To start discussing the implementation, let's first consider when annotations_per_task
is an integer. Like annotations_per_task: 2
or annotations_per_task: 3
. What follows is an elaborate implementation.
from prodigy.core import Controller
def custom_task_router(ctrl: Controller, session_id: str, item: Dict) -> List[str]:
# Let's assume we want to make sure that we have 2 annotators.
average = 2
# Then next, we are going to check how many annotations are already annotated.
# We might already have some annotations for a particular hash, so we'll try and
# account for that.
# First, we'll need to figure out if the user wants to use a task hash or an input hash.
hash_attr = TASK_HASH_ATTR if ctrl.exclude_by == "task" else INPUT_HASH_ATTR
item_hash = (
get_task_hash(item) if ctrl.exclude_by == "task" else get_input_hash(item)
)
# Once we know the hash, we can check the database.
hash_count = ctrl.db.get_hash_count(ctrl.dataset, session_id, hash=item_hash, kind=ctrl.exclude_by)
# Make sure the hash count does not exceed the average we're interested in.
if hash_count >= average:
return []
# If there is already an annotation in the db, we should keep that in mind
average = average - hash_count
# Let's now consider all the known sessions, and start building up our `annot` pool
pool = ctrl.session_ids
h = item_hash
annot = []
# Keep adding whole annotators
while len(annot) < int(average // 1):
if len(pool) == 0:
return annot
idx = h % len(pool)
annot.append(pool.pop(idx))
# Return the list of annotators
return annot
This task router does a fair bit of preparation work, but eventually it gets to the main allocation part which is this while
-loop:
pool = ctrl.session_ids
h = item_hash
annot = []
while len(annot) < int(average // 1):
if len(pool) == 0:
return annot
idx = h % len(pool)
annot.append(pool.pop(idx))
The while loop makes use of a hashing trick to consistently allocate annotators to the annot
selection pool.

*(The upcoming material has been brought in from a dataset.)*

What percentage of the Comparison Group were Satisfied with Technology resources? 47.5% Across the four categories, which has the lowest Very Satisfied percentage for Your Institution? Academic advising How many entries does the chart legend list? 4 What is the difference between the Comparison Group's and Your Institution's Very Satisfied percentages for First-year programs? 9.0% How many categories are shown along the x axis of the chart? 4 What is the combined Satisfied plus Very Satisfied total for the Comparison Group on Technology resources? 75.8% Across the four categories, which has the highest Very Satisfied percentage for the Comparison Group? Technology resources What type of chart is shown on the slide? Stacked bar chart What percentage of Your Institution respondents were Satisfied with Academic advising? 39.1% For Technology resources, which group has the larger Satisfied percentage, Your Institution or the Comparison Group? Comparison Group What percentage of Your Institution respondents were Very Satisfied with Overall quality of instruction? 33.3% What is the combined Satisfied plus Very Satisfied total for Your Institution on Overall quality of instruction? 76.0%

Because the available pool shrinks, we're able to keep using the modulo %
operator to make selections.
This works pretty well for annotations_per_task
settings where our average
variable is an integer, but what about floats?
An extra bit
To account for floating point settings, like average=1.5
we can just make an addition to our loop.
# Suppose originally our average setting was:
average = 2.5
# If there is already an annotation in the db, we should keep that in mind
average = average - hash_count
pool = ctrl.session_ids
h = item_hash
annot = []
# Keep adding whole annotators
while len(annot) < int(average // 1):
if len(pool) == 0:
return annot
idx = h % len(pool)
annot.append(pool.pop(idx))
# In case of average=1.5 we need to do something probalistic.
if len(annot) < average:
if len(pool) == 0:
return annot
prob_from_hash = h / 1000 % 1
prob_required = average % 1
if prob_from_hash < prob_required:
idx = h % len(pool)
annot.append(pool.pop(idx))
In this extra bit we kind of perform the same hashing trick, but we use it to calculate a sampling probability. When average=2.5
we calculate prob_required=0.5
. Then we calculate the "probability" from the hash value via h / 1000 % 1
. If this matches our prob_required
we can add an extra annotator to the pool. Because our hashing function gives us uniformly distributed numbers, this should average out nicely in the long run.
It's a bunch of hashing tricks apon hashing tricks really. And these tricks are awesome because they allow us to consistently map a task to a set pool of annotators while keeping the memory requirements light.
Final comment
What I've explained here, in essense, is the base implementation that you can use inside of Prodigy. Prodigy uses the route_average_per_task task router when you configure annotations_per_task
. I've only omitted some extra helpers which allow for logging of annotators.
Note that if you intend to use this method of routing that it's better to use the annotations_per_task
setting than to use the this particular Python code as a custom task router. When you use the configuration file directly, Prodigy is able to make some honest assumptions about how you would like to allocate tasks which in turn allows us to use a clever session factory to create sessions and their task queues. For custom task routers, we can't do that. Some details of this are explained in the Youtube video here.